Monday, October 25, 2010

Thought for the Day

I hate a lot of strange things. Not that the things are strange themselves, but that it is strange to feel an emotion strong enough to name "hate" towards them. Yesterday, I added a new entry: People who use absolutes seriously in conversation with no intention of owning up to them.

For example, I watch Hoarders on A&E (warning, link has auto play) (If you have not seen this show, watch it, it will make you a cleaner person if nothing else!), a show about, well, hoarders, people who obsessively fill their houses with trash until they're climbing over piles of cat shit to get to their kitchen. I'm not exaggerating! In these shows, child protective services gets involved a lot, because several of these people have young children living in this filth.
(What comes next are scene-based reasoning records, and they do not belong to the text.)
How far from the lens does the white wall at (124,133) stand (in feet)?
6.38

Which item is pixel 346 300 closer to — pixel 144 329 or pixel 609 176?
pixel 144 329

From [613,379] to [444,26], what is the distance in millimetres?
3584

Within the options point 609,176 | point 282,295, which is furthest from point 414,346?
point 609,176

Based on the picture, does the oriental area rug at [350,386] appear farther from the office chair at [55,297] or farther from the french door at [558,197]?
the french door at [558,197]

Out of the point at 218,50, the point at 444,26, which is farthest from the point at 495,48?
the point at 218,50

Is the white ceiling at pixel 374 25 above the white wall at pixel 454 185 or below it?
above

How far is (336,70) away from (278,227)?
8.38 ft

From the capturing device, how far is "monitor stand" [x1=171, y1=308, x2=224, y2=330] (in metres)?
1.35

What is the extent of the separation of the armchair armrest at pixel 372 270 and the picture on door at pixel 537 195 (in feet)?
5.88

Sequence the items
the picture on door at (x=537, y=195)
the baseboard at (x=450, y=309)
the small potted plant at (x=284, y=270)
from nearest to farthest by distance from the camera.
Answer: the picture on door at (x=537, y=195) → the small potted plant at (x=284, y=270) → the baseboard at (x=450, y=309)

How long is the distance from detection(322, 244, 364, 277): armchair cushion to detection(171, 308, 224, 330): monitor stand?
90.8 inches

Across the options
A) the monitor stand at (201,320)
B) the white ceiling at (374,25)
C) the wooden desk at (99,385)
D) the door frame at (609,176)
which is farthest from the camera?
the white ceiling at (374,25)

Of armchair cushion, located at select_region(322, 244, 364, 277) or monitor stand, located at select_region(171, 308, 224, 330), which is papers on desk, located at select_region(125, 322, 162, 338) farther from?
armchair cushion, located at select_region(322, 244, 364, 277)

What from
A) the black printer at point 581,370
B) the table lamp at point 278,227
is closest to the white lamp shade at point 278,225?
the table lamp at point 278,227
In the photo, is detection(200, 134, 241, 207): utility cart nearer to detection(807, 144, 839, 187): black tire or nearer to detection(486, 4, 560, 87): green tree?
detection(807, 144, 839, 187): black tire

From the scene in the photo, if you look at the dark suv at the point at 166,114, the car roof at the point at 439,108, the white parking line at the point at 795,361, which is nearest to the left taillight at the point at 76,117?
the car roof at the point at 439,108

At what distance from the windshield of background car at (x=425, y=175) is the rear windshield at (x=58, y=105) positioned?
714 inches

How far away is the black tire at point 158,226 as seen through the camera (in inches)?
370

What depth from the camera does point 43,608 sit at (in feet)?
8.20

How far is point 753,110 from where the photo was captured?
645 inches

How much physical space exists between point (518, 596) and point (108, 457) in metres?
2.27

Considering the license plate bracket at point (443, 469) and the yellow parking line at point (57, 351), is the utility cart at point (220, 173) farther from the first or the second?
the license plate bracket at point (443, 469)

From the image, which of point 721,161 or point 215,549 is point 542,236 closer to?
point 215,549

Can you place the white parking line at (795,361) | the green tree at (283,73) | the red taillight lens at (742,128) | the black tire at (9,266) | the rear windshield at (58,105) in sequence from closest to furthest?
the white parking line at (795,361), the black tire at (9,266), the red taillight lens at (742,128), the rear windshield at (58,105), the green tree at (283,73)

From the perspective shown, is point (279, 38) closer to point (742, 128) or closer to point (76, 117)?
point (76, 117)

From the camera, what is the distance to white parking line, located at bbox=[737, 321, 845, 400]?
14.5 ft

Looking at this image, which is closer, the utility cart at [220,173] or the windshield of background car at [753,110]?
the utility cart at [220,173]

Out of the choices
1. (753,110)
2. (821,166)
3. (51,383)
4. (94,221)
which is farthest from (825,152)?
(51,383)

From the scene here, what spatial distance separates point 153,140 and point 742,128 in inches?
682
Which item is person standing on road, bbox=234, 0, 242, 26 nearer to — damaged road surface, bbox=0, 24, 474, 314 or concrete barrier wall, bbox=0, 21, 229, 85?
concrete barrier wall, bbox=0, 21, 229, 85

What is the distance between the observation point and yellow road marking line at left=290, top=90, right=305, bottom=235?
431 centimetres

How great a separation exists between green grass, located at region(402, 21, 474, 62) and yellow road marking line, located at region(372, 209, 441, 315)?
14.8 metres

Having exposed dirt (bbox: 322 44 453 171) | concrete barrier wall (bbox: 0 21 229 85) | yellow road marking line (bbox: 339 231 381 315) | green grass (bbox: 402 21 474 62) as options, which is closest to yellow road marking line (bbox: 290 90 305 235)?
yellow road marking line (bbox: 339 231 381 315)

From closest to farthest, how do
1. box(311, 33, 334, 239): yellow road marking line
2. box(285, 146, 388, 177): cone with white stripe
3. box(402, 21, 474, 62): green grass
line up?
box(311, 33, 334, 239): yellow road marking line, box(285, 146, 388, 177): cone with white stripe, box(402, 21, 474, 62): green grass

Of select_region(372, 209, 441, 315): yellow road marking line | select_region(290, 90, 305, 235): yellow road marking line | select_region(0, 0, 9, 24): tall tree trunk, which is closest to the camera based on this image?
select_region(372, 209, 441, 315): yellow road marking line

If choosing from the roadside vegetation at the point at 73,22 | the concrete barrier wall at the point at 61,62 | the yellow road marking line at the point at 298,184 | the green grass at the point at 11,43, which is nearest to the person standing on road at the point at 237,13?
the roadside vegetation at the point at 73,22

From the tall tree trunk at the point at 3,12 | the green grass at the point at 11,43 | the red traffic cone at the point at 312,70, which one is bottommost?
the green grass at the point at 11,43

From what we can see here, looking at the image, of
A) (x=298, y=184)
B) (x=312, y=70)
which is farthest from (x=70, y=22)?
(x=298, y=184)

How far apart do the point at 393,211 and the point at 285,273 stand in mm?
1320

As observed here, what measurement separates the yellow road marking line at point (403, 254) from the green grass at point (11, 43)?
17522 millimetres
When this happens, the hoarder will always cry into the camera and declare that they love their children more than ANYTHING and they'll do ANYTHING for them.

Then, of course, when the crew tries to CLEAN their child's filthy room, which the hoarder made filthy by filling it with their junk and/or (mostly and) cats, the hoarder pitches a fit about their stuff getting thrown away an has a meltdown.

This is about where I hit the ceiling. How can someone stand there and say they love their children absolutely and will do anything for them, and then fill their baby's room with trash? How does that even get started? I know there's mental illness involved and I should be more understanding, but this is why I could NEVER be a therapist or a psychiatrist. If I was on that show, I would stand that hoarder in front of every piece of trash and say "This broken lamp or your child, choose." And when they started fighting back, I'd say "I thought you'd do anything for your child?"

Hoarder: "I would, but-"

Me: "There's no but in anything."

I guess I watch too much anime and read too much fantasy, because I think that, when you declare an absolute in seriousness, especially something like your dedication to your family, those shouldn't be empty words.